# replacing struts every 2 months!!



## maxpain (Feb 3, 2005)

does anyone else have this problem or is it just me? Its been happening for a year now and just spent $400 replacing front suspension 2 months ago and the front struts still go out!!! Changed springs, struts, ball joints, inner and outer tierod ends, strut mounts and control arm bushings. any ideas?


----------



## shock211 (Feb 28, 2005)

maxpain said:


> does anyone else have this problem or is it just me? Its been happening for a year now and just spent $400 replacing front suspension 2 months ago and the front struts still go out!!! Changed springs, struts, ball joints, inner and outer tierod ends, strut mounts and control arm bushings. any ideas?


what kind of struts are you buying? are the struts dust boots all torn up? are the bump stops non-existent?
i go through ball joints a little too often for my liking but that's about it for me.


----------



## maxpain (Feb 3, 2005)

shock211 said:


> what kind of struts are you buying? are the struts dust boots all torn up? are the bump stops non-existent?
> i go through ball joints a little too often for my liking but that's about it for me.


used kyb g2's, monroe's, and gaberial's. OEM replacement. they all end up the same i'm busting the valve inside. no compression but one hella rebound. sounds like an empty spray paint can with the ball rattling inside. the bump stops are pretty much gone. was going to replace next time around.


----------



## shock211 (Feb 28, 2005)

maxpain said:


> used kyb g2's, monroe's, and gaberial's. OEM replacement. they all end up the same i'm busting the valve inside. no compression but one hella rebound. sounds like an empty spray paint can with the ball rattling inside. the bump stops are pretty much gone. was going to replace next time around.


are you lowered?


----------



## Matt93SE (Sep 17, 2003)

Tokico Blues or Koni reds.. just spend the extra little bit of money and buy a quality strut. all of the others are absolute crap. the KYB GR-2 is absolute minimum on stock springs, and not up to par for any aftermarket springs.


----------



## maxpain (Feb 3, 2005)

found that my bump stops were wore out. caused the shock to bottom out. i should have changed the first time. but we all do stupid stuff, like drivin' a honda.


----------

## [EXTRACTED INFORMATION]

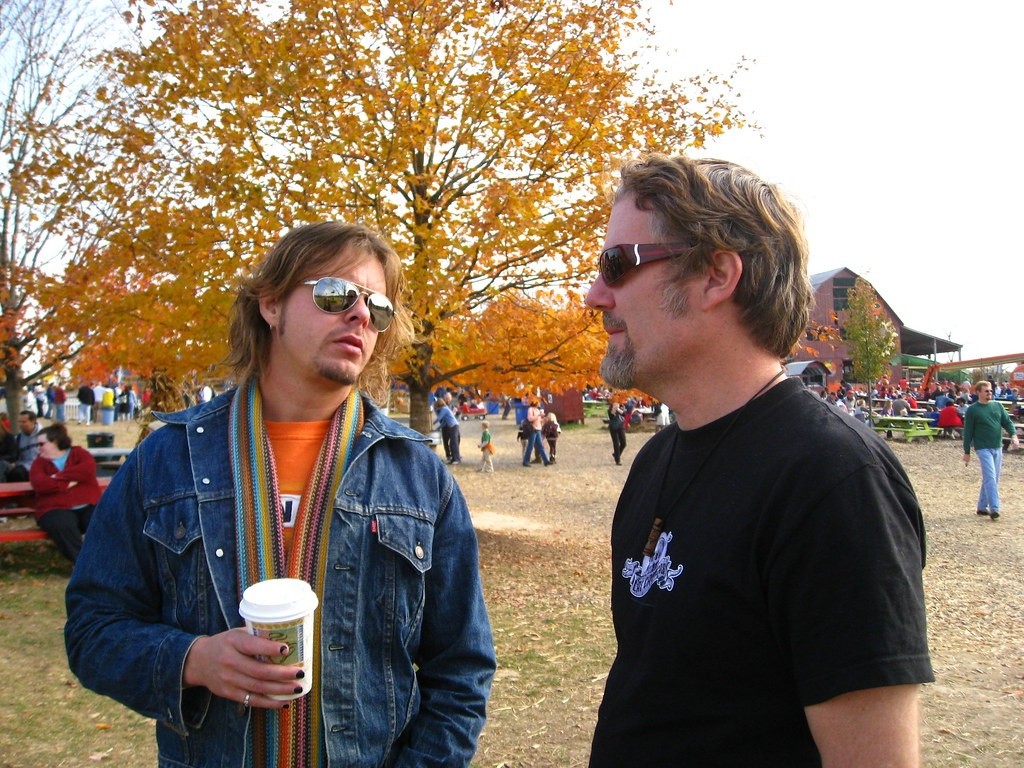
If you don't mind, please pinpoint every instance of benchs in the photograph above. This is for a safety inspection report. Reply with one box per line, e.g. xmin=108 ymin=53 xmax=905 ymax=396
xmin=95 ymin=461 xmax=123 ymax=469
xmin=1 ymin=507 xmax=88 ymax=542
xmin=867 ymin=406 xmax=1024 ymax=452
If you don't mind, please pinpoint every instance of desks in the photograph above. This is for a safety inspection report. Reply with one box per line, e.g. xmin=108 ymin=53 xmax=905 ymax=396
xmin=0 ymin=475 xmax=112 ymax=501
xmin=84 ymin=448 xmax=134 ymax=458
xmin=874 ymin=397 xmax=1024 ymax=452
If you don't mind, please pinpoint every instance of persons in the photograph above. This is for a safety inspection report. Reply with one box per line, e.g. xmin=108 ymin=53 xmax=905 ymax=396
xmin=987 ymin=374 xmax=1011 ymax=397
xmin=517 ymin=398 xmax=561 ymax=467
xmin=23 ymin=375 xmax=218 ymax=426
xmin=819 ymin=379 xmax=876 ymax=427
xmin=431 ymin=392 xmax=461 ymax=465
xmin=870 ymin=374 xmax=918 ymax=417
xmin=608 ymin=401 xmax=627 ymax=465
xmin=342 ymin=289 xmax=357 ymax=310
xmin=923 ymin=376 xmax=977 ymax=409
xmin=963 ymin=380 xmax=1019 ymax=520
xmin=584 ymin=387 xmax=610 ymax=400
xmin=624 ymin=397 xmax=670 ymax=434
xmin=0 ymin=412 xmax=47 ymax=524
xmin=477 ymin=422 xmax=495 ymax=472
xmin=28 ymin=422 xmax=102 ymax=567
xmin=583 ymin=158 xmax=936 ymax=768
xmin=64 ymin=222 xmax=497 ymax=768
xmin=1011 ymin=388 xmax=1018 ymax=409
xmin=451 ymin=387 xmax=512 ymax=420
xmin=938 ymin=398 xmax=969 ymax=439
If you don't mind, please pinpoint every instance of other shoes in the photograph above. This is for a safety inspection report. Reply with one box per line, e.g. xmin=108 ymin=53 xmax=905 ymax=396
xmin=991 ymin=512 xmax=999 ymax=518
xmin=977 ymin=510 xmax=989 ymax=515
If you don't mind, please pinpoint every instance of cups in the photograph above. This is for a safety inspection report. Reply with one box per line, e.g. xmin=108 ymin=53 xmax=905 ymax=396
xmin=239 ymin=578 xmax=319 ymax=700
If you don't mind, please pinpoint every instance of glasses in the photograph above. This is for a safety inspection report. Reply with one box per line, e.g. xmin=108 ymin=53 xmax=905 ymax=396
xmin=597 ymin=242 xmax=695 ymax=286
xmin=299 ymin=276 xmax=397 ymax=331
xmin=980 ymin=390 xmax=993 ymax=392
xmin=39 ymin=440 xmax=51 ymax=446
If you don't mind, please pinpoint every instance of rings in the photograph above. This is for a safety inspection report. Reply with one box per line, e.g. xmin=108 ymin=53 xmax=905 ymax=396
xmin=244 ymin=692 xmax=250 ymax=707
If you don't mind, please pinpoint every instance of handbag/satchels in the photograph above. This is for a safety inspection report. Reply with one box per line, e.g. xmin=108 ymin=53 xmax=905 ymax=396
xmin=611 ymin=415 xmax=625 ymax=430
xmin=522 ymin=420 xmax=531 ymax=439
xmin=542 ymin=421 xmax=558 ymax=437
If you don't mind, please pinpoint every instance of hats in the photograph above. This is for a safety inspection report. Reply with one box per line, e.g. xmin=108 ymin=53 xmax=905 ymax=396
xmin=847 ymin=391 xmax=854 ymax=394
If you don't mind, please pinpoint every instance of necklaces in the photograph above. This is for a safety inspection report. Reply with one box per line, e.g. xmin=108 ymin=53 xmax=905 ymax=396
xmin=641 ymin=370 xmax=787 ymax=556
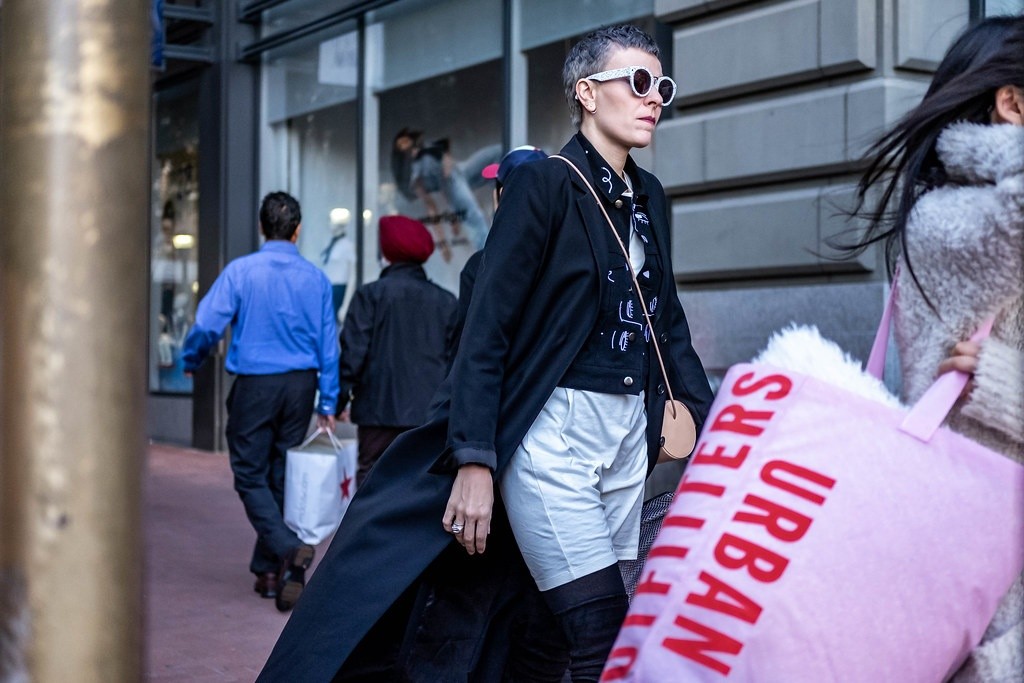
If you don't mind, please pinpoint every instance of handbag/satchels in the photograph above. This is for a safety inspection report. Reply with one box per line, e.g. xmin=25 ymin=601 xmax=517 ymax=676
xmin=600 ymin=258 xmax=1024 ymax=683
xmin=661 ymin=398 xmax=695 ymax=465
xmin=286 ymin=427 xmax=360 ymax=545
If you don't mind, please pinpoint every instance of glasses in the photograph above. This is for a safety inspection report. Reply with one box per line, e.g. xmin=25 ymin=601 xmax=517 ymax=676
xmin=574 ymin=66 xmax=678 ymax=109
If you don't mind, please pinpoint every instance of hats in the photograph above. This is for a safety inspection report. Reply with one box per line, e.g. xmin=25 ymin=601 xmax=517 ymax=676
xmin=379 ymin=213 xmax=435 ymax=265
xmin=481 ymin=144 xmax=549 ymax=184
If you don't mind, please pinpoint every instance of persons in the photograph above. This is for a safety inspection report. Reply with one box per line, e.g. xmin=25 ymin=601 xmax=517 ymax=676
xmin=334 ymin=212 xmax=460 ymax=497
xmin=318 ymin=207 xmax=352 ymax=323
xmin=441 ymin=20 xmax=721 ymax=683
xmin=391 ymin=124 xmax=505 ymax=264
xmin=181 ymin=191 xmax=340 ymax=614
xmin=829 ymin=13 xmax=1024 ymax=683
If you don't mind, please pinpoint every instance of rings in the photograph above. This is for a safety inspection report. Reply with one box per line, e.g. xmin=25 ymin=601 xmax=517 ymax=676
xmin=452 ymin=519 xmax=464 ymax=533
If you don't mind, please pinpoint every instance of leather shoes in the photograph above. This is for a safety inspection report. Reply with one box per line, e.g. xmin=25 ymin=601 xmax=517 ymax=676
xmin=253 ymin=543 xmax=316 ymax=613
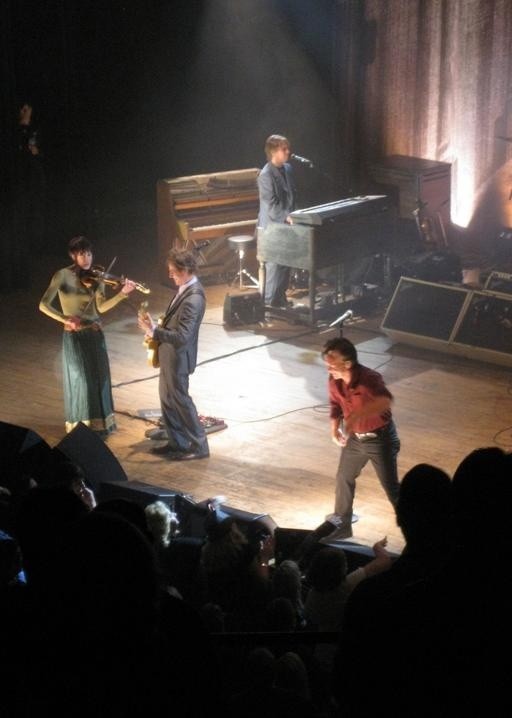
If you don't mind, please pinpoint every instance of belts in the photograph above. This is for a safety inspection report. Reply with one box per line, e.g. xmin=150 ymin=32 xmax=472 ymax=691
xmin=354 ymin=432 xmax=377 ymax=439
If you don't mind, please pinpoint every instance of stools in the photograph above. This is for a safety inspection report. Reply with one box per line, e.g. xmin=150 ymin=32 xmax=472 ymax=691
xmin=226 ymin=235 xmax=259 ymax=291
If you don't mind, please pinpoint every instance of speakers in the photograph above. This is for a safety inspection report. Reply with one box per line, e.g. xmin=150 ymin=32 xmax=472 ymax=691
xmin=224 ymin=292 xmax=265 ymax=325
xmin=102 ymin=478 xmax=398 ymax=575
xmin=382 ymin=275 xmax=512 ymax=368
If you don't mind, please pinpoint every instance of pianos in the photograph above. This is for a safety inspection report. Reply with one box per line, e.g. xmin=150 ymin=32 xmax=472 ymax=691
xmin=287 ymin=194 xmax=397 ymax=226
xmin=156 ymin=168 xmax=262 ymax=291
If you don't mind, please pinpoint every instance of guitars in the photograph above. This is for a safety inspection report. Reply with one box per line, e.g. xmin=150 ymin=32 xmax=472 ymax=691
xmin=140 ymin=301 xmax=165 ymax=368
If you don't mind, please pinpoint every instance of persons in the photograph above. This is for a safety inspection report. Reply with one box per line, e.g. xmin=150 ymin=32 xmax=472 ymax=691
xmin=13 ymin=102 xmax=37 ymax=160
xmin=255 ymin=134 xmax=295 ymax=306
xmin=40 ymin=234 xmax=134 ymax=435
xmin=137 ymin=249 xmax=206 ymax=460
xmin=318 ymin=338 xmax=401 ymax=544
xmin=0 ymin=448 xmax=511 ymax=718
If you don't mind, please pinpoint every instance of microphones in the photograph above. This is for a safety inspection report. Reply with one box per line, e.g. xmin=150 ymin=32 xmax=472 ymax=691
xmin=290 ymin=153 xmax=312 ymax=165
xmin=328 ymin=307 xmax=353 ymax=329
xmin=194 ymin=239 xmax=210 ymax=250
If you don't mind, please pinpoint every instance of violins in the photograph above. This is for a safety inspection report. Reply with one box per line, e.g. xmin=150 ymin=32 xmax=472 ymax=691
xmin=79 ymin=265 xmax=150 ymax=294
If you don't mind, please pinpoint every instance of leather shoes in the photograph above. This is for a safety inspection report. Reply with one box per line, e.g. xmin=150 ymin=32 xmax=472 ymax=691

## [JOBS]
1. List every part that maxpain's first post in the forum thread about replacing struts says was changed.
2. Swap "safety inspection report" for "site survey" in the records from their start through the line containing "xmin=874 ymin=397 xmax=1024 ymax=452", keeping everything else unchanged and leaving out the pictures.

## [EXPECTED OUTPUTS]
1.
springs
struts
ball joints
inner and outer tierod ends
strut mounts
control arm bushings

2.
If you don't mind, please pinpoint every instance of benchs in the photograph above. This is for a site survey. Reply with one box per line, e.g. xmin=108 ymin=53 xmax=905 ymax=396
xmin=95 ymin=461 xmax=123 ymax=469
xmin=1 ymin=507 xmax=88 ymax=542
xmin=867 ymin=406 xmax=1024 ymax=452
If you don't mind, please pinpoint every instance of desks in the photograph above. This is for a site survey. Reply with one box per line, e.g. xmin=108 ymin=53 xmax=905 ymax=396
xmin=0 ymin=475 xmax=112 ymax=501
xmin=84 ymin=448 xmax=134 ymax=458
xmin=874 ymin=397 xmax=1024 ymax=452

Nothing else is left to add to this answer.